Trimming the fat | BusinessMirror



When you have a huge debt, say, as heavy as P12.76 trillion, you can sharply see everything that can potentially lighten the burden—including the elephant in the room. This elephant must be good at hiding itself because it remained unseen for decades. No Malacañang occupant ever saw it, except the new tenant who wants to banish it.

The Marcos administration plans to “rightsize” the bloated bureaucracy to ensure effective governance. By eliminating redundancy and inefficiency in all government offices, the country can save at least P14.8 billion a year, according to the Department of Budget and Management.

DBM Secretary Amenah Pangandaman believes in the wisdom of the administration’s plan to “rightsize” government agency processes and personnel to streamline the bureaucracy’s functions and potentially cut operational costs. She said they are now currently studying which among the 187 government agencies and government-owned and -controlled corporations, with more or less 2-million personnel, may be streamlined through merging, restructuring or abolition (Read, “DBM refining details of government plan to ‘rightsize’ agencies,” in the BusinessMirror, July 13, 2022).

The proposal for rightsizing excludes teaching and teaching-related positions, medical and allied medical positions or those in the health sector, and the military as well as other uniformed personnel, the DBM chief said.

The term “rightsizing” emerged in the 1990s when companies were trying to cut the number of employees in their workforce through careful planning and organizing of tasks, skills, and outcomes. The euphemism carries a simple message: We are recalibrating our operations to achieve our long-term goals through an approach by which we stop paying lots of you.

In government, rightsizing refers to the power of an external force that jolts public servants from their existing state of inertia after a wonderful discovery that the bureaucracy is, in fact, wrong-sized. In other words, the human load in government has grown too heavy for taxpayers to carry.

The move to “rightsize” a “wrong-sized” bureaucracy is good because government inefficiency imposes unnecessary costs on all of us. The DBM chief said: “The overarching objective of this is to have a smaller bureaucracy that is agile and responsive to modern times. In addition, this program will fix agencies that have repetitive functions or overlapping functions.”
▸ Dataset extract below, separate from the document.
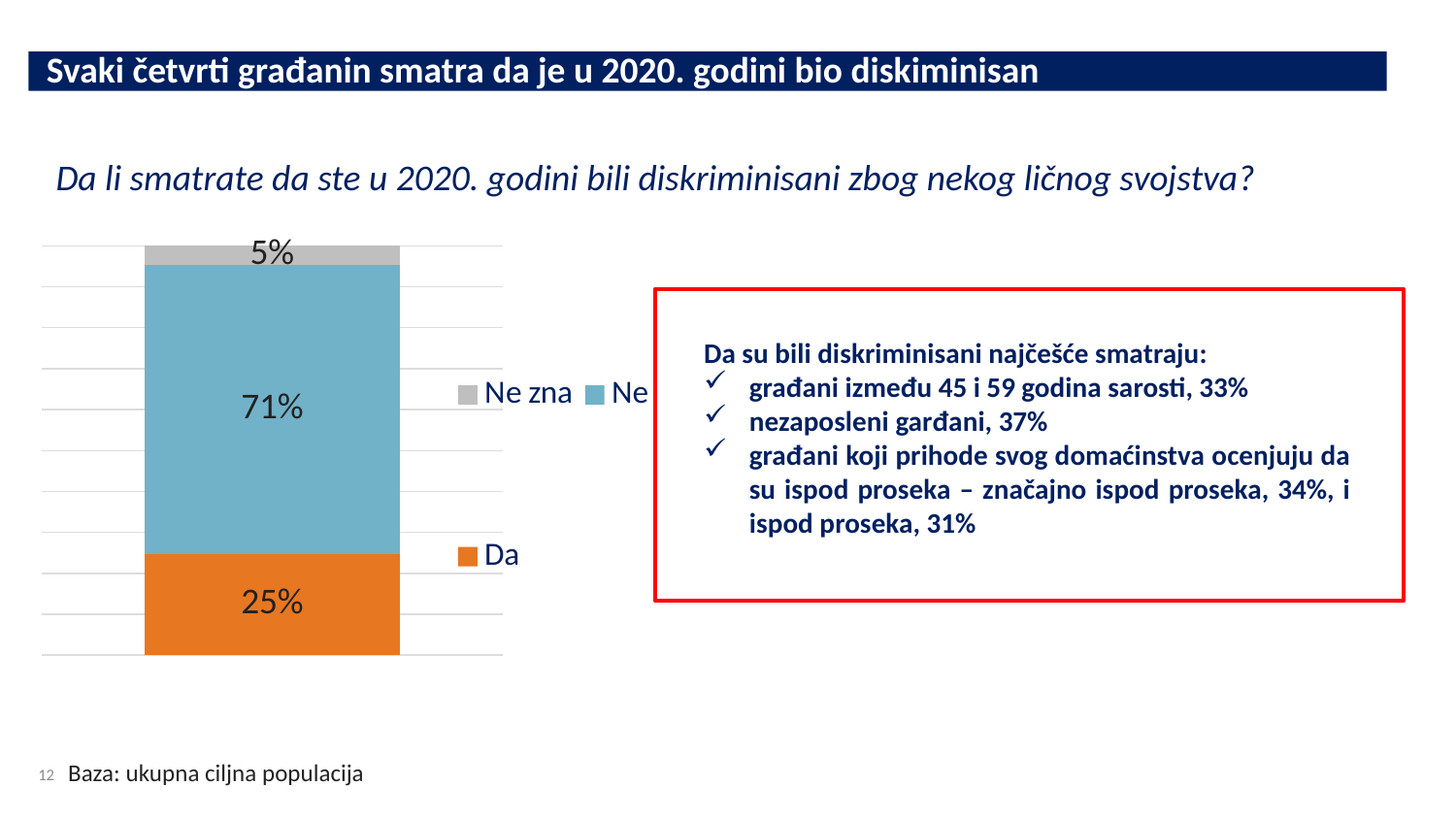
What percentage of respondents answered "Da" in the stacked bar chart? 25% What colour is the "Da" segment in the stacked bar? Orange Which segment is larger, "Da" or "Ne zna"? Da What percentage of respondents answered "Ne" in the stacked bar chart? 71% Which response has the smallest share in the stacked bar? Ne zna How many series does the legend list? 3 What is the difference in percentage points between the "Ne" and "Da" segments? 46 What colour is the "Ne zna" segment in the stacked bar? Grey What kind of chart is shown on the slide? Stacked bar chart What is the total of the three segments in the stacked bar? 101% Which response has the largest share in the stacked bar? Ne What percentage of respondents answered "Ne zna" in the stacked bar chart? 5%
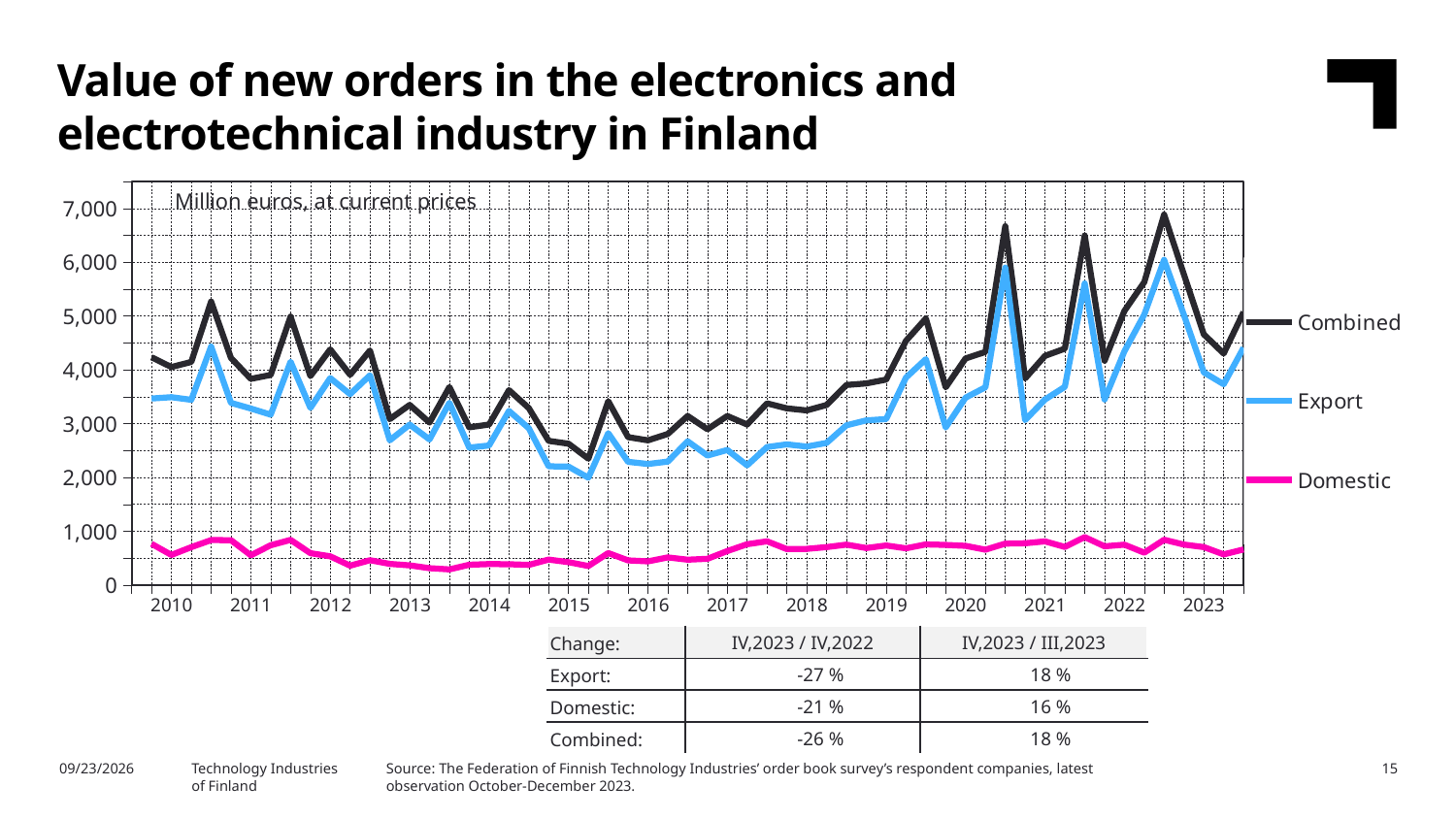
How many series does the legend list? 3 What unit is stated for the values in the chart? Million euros, at current prices How many year labels are shown on the x axis? 14 Is the Export value at the start of 2015 greater or less than 3,000? less What kind of chart is shown on the slide? Line chart Which series are listed in the chart legend? Combined, Export, Domestic Is the Domestic value in 2023 greater or less than 1,000? less Which series has the highest values throughout the chart? Combined Which is larger in 2020, the Combined value or the Domestic value? Combined Which series has the lowest values throughout the chart? Domestic Does the Export series generally rise or fall from 2015 to 2022? Rise Is the peak Combined value in 2022 greater or less than 6,000? greater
There are 1,597,973 career employees and 157,451 non-career employees in government, according to the Civil Service Commission. At least 449,748 workers are under job orders and 132,630 more are in contract service in some government offices.

What is hard to understand is the fact that there are 177,994 vacant permanent positions in government. Two possible answers: Hiring managers are waiting for “suitable” applicants to fill up these permanent positions, or, nobody among the 582,378 job order and contract of service workers who have been working in government offices for years are qualified to get a permanent job.

Senator Sonny Angara, reacting to the DBM’s plan to ask Congress to give President Marcos authority to rightsize the bureaucracy, said it’s about time for the government to do this as some agencies might have already finished their mandate. He also backed Senator Aquilino “Koko” Pimentel III’s proposal to include the Senate and the House of Representatives in the administration’s plan to rightsize the bureaucracy. “The entire government should be included in the rightsizing efforts. I think there should be no exemptions,” he said.

To protect the government employees that might be displaced by the administration’s rightsizing move, Angara said the government must offer reasonable benefits. He said the dissolution or merging of government agencies should not be done overnight considering the current challenging economic environment. “Affected employees should be advised two or three years before the rightsizing takes effect because it is hard for some of them to find jobs,” Angara said.

Livio Di Matteo is a Canadian economist specializing in public policy, health economics, public finance and economic history. In his book, Measuring Government in the 21st Century, he presents evidence that large government can hurt economic growth. Presenting a vast array of international evidence that show lessons to be learned in providing efficient government services, he said governments would do well to seek examples of how to provide more and better services while reducing the cost to the tax-paying public.

Let’s all support the Marcos administration’s plan to rightsize the bureaucracy, and hope that a smaller government could achieve better outcomes for the Filipino people.